Truly, the government’s massive intervention on the central bank’s role and “demonetization policy” are deemed predominantly liable. Marking the national election of 2019, the government was frequently leaning on RBI (Reserve Bank of India) to relax the lending criteria and misuse excess reserves to boost the economy.
Such NPLs (non-performing loan) brought shortage in loanable funds, reflecting a cut-down in private consumption, investment, and savings. Ultimately, aggregate demand slumped with a decrease in aggregate output.
In late October 2019, Deputy Governor Viral Acharya disclosed the issue before the media and warned the government, which ignited a dispute with the central bank and Modi’s government. In December, Governor Urjit Patel resigned abruptly. Following his resignation, the rupee depreciated and fell again on news of appointing a new governor.
In reality, for a well-functioning economy, the collaboration between government and the central bank is essential.
Economists are also blaming the demonetization policy for stagflation. It took the highest value -- 500 and 1,000 -- rupee banknotes out of circulation to close down the black economy, ie, smuggling, corruption, and hideaways of untaxed transactions.
The decision created acute cash shortages all over India for an initial few months and made the manufacturing and construction sectors slack. Manufacturing experienced stagnation (zero growth) and construction industry shrunk by 3.7%.
Indian Economist Gurchuran Das said: “Demonetization was a big mistake. What this has done is put us back about six months. We should have been inching towards 8% annual growth, but have ended up around 7.1%. Already, we were having problems creating jobs, but demonetization has exacerbated it by a couple of quarters.”
Over the years, while India’s looming economy has been the “talk of conferences,” Bangladesh’s booming economy is also a leading one. Standard Chartered India asserts, if India and Bangladesh manage to retain economic conditions as they are now, the latter’s PPI (Per Capita Income) will amount to $5,734.6 -- exceeding India’s by 2030.
It’s remarkable that bilateral trade between Bangladesh and India stood at $9.5 billion in 2017-18 and in FY2019 it increased to $9.85 billion. Posting 85% contribution to the nation’s exports, the RMG sector is a major driver of our economic growth.
But its raw materials -- cotton, yarn, fabrics -- are largely imported from India. Hence, imports are strategically important for the industry to thrive and persist.
On the other hand, it can have multiple effects on bilateral trade. Aggregate output and aggregate income are diminishing there. So, Bangladesh has been unable to clear its market demands with declining imports. With this downturn, our economy is likely to face trade restrictions by India as it tries to keep imports lower and exports higher to maintain trade balance, thereby protecting aggregate demand from further deterioration.
Furthermore, many Indian items will not be moving out of inventories, owing to stagflation.
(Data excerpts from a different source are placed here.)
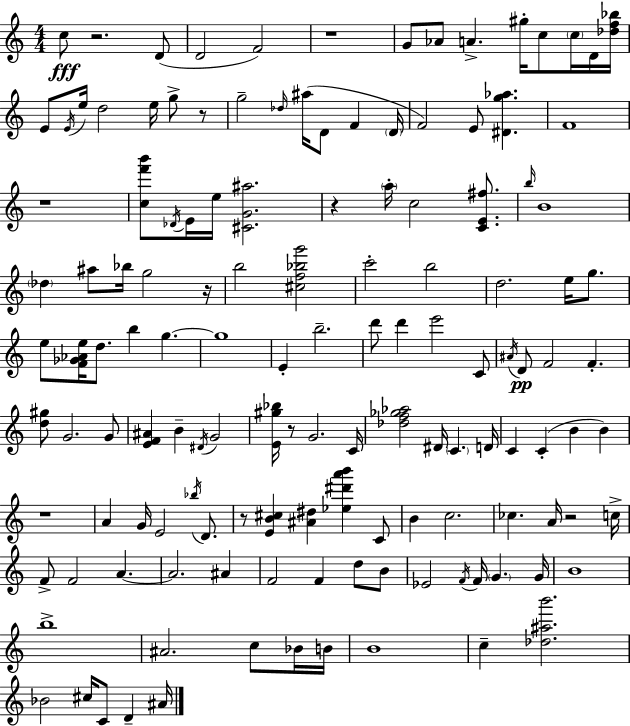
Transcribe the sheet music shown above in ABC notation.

X:1
T:Untitled
M:4/4
L:1/4
K:C
c/2 z2 D/2 D2 F2 z4 G/2 _A/2 A ^g/4 c/2 c/4 D/4 [_df_b]/4 E/2 E/4 e/4 d2 e/4 g/2 z/2 g2 _d/4 ^a/4 D/2 F D/4 F2 E/2 [^Dg_a] F4 z4 [cf'b']/2 _D/4 E/4 e/4 [^CG^a]2 z a/4 c2 [CE^f]/2 b/4 B4 _d ^a/2 _b/4 g2 z/4 b2 [^cf_bg']2 c'2 b2 d2 e/4 g/2 e/2 [F_G_Ae]/4 d/2 b g g4 E b2 d'/2 d' e'2 C/2 ^A/4 D/2 F2 F [d^g]/2 G2 G/2 [EF^A] B ^D/4 G2 [E^g_b]/4 z/2 G2 C/4 [_df_g_a]2 ^D/4 C D/4 C C B B z4 A G/4 E2 _b/4 D/2 z/2 [EB^c] [^A^d] [_e^d'a'b'] C/2 B c2 _c A/4 z2 c/4 F/2 F2 A A2 ^A F2 F d/2 B/2 _E2 F/4 F/4 G G/4 B4 b4 ^A2 c/2 _B/4 B/4 B4 c [_d^ab']2 _B2 ^c/4 C/2 D ^A/4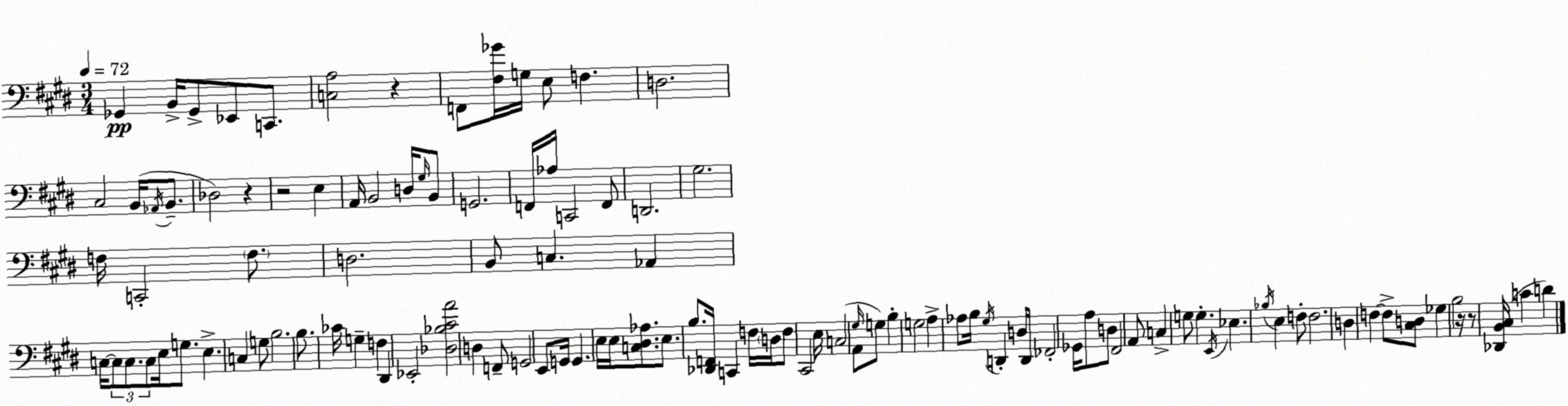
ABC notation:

X:1
T:Untitled
M:3/4
L:1/4
K:E
_G,, B,,/4 _G,,/2 _E,,/2 C,,/2 [C,A,]2 z F,,/2 [^F,_G]/4 G,/4 E,/2 F, D,2 ^C,2 B,,/4 _A,,/4 B,,/2 _D,2 z z2 E, A,,/4 B,,2 D,/4 ^G,/4 B,,/2 G,,2 F,,/4 _A,/4 C,,2 F,,/2 D,,2 ^G,2 F,/4 C,,2 F,/2 D,2 B,,/2 C, _A,, C,/4 C,/2 C,/2 C,/2 E,/4 G,/2 E, C, G,/2 B,2 B,/2 _C/4 G, F, ^D,, _E,,2 [_D,_B,^CA]2 D, F,,/2 G,,2 E,,/2 G,,/4 G,, E,/4 E,/4 [C,^D,_A,]/2 E,/2 B,/2 [_D,,F,,]/4 C,, F,/4 D,/4 F,/2 ^C,,2 E,/4 C,2 A,,/2 ^G,/4 G,/2 B, G,2 A, _A,/2 B,/4 ^G,/4 D,, D,/4 D,,/4 _F,,2 _G,,/4 A,/2 D,/2 ^F,,2 A,,/2 C, G,/2 G, E,,/4 _E, _B,/4 E, F,/2 F,2 D, F, F,/2 [^C,D,]/2 _G, B,2 z/4 z/2 [_D,,B,,^C,]/4 C D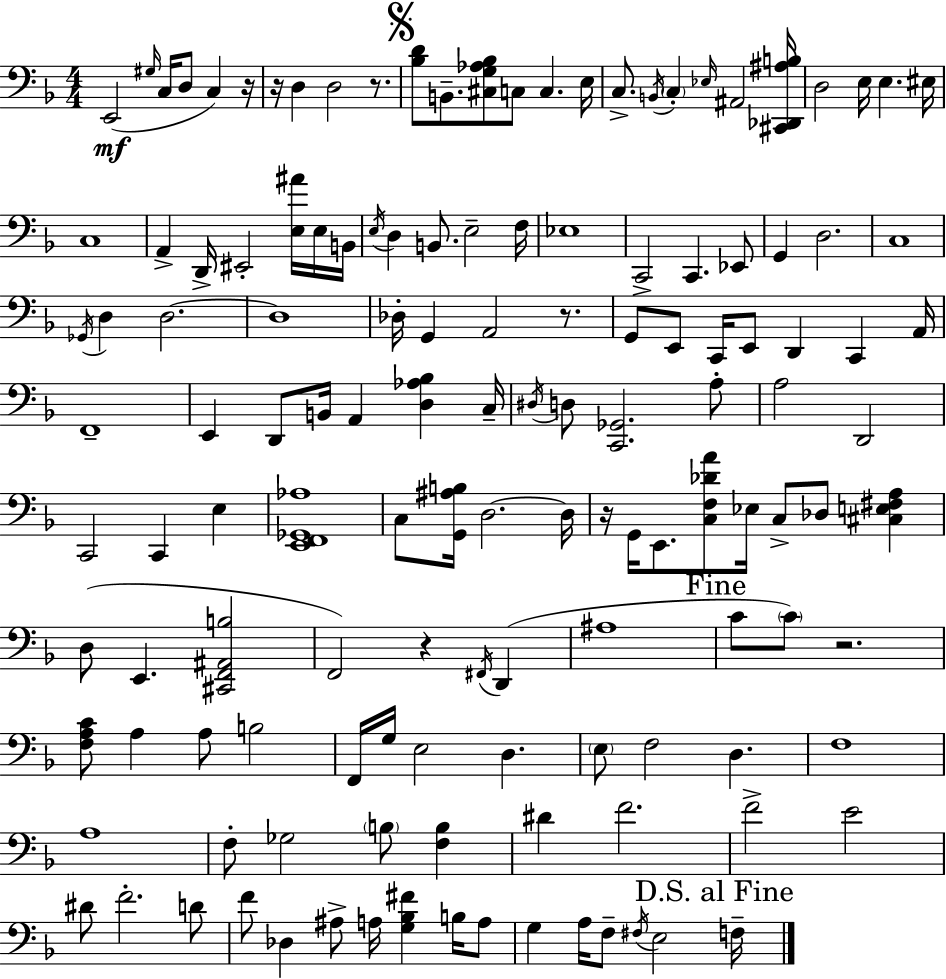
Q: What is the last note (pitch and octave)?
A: F3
To clear them, there are higher possibilities that Indian products will be “dumped” in our local markets, making their net exports higher. Then, it will lead our trade deficit up with India as imports rise.
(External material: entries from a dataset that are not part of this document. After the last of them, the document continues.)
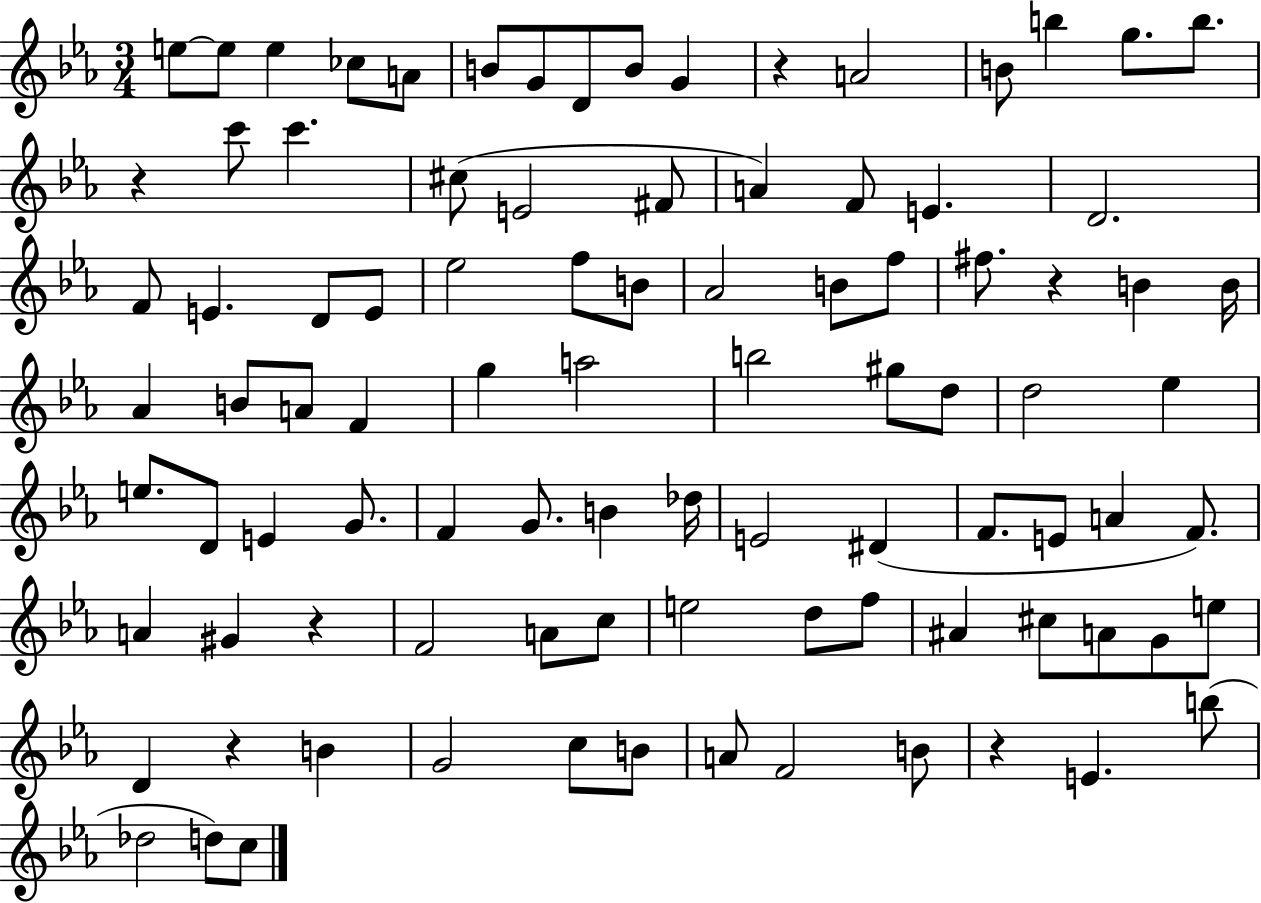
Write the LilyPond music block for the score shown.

{
  \clef treble
  \numericTimeSignature
  \time 3/4
  \key ees \major
  e''8~~ e''8 e''4 ces''8 a'8 | b'8 g'8 d'8 b'8 g'4 | r4 a'2 | b'8 b''4 g''8. b''8. | \break r4 c'''8 c'''4. | cis''8( e'2 fis'8 | a'4) f'8 e'4. | d'2. | \break f'8 e'4. d'8 e'8 | ees''2 f''8 b'8 | aes'2 b'8 f''8 | fis''8. r4 b'4 b'16 | \break aes'4 b'8 a'8 f'4 | g''4 a''2 | b''2 gis''8 d''8 | d''2 ees''4 | \break e''8. d'8 e'4 g'8. | f'4 g'8. b'4 des''16 | e'2 dis'4( | f'8. e'8 a'4 f'8.) | \break a'4 gis'4 r4 | f'2 a'8 c''8 | e''2 d''8 f''8 | ais'4 cis''8 a'8 g'8 e''8 | \break d'4 r4 b'4 | g'2 c''8 b'8 | a'8 f'2 b'8 | r4 e'4. b''8( | \break des''2 d''8) c''8 | \bar "|."
}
Indeed, the effects of stagflation range widely. It may avert Bangladesh from the full-fledged benefit of regional trade, faced by market dumping and imposing trade restrictions.
In order to attain higher economic benefits, policy-makers must leverage the urgency by focusing on holistic approaches and devising appropriate strategies to protect the economy.
Ahmad Bhuiyan is a student of Economics, University of Dhaka.